Widiatningrum Talitha, Maeda Sorato, Kataoka Kunishige, Sakurai Takeshi
Graduate School of Natural Science and Technology, Kanazawa University, Kakuma, Kanazawa 920-1192, Japan.
Biochem Biophys Rep. 2015 Aug 7;3:144-149. doi: 10.1016/j.bbrep.2015.08.001. eCollection 2015 Sep.

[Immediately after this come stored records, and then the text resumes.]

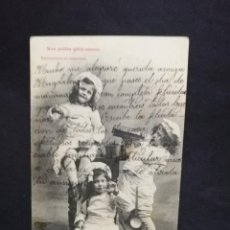 Postales: TARJETA POSTAL. INFANTIL. NOS PETITS GATE- SAUCE. RESTAURATEURS SE RESTAURANT.. Lote 195826771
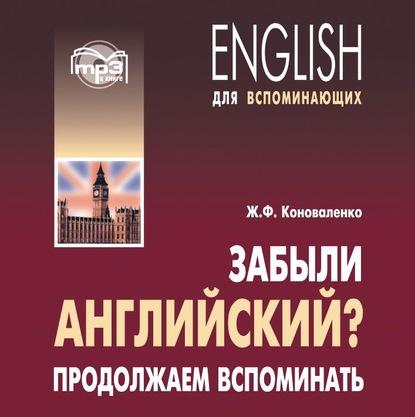 Жанна Коноваленко. Забыли английский? Продолжаем вспоминать. МР3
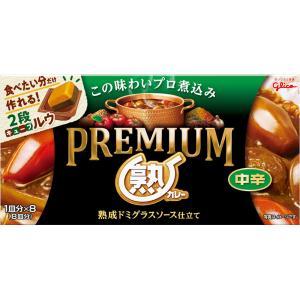 江崎グリコ プレミアム熟カレー(中辛) 160g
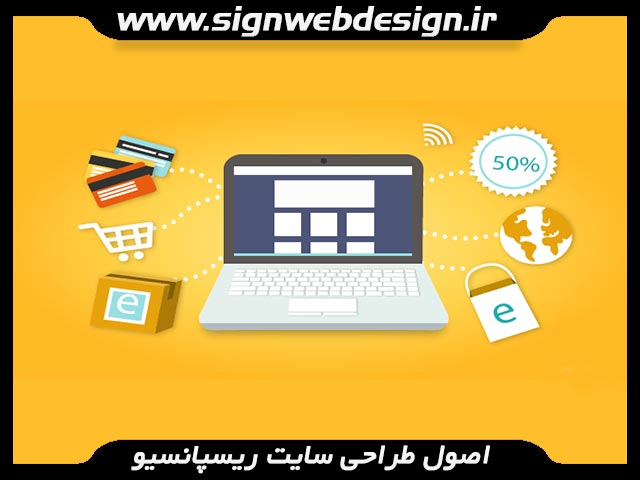 [عکس: successful-website-design.jpg]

A pirin-like protein from a marine denitrifying bacterium, Zobell has been heterologously expressed in and purified to homogeneity with metal-affinity and gel filtration chromatographies. The recombinant pirin-like protein has exhibited quercetinase activities upon the incorporation of a divalent metal ion, while its biological role remains unclear. In the case of Cu the holo-protein demonstrated the highest activities and spectroscopic properties typical of type II Cu protein. A 3D-structual model constructed using the crystal structure of human pirin as temperate indicated that the metal biding site is constructed with 3His1Glu located in the consensus sequences in the N-terminal domain.
来自海洋反硝化细菌的一种类匹啉蛋白已在佐贝尔(Zobell)中进行了异源表达,并通过金属亲和色谱和凝胶过滤色谱纯化至同质。重组类匹啉蛋白在掺入二价金属离子后表现出槲皮素酶活性,但其生物学作用仍不清楚。就铜而言,全蛋白表现出典型II型铜蛋白的最高活性和光谱特性。使用人匹啉的晶体结构作为模板构建的三维结构模型表明,金属结合位点由位于N端结构域共有序列中的3个组氨酸和1个谷氨酸构成。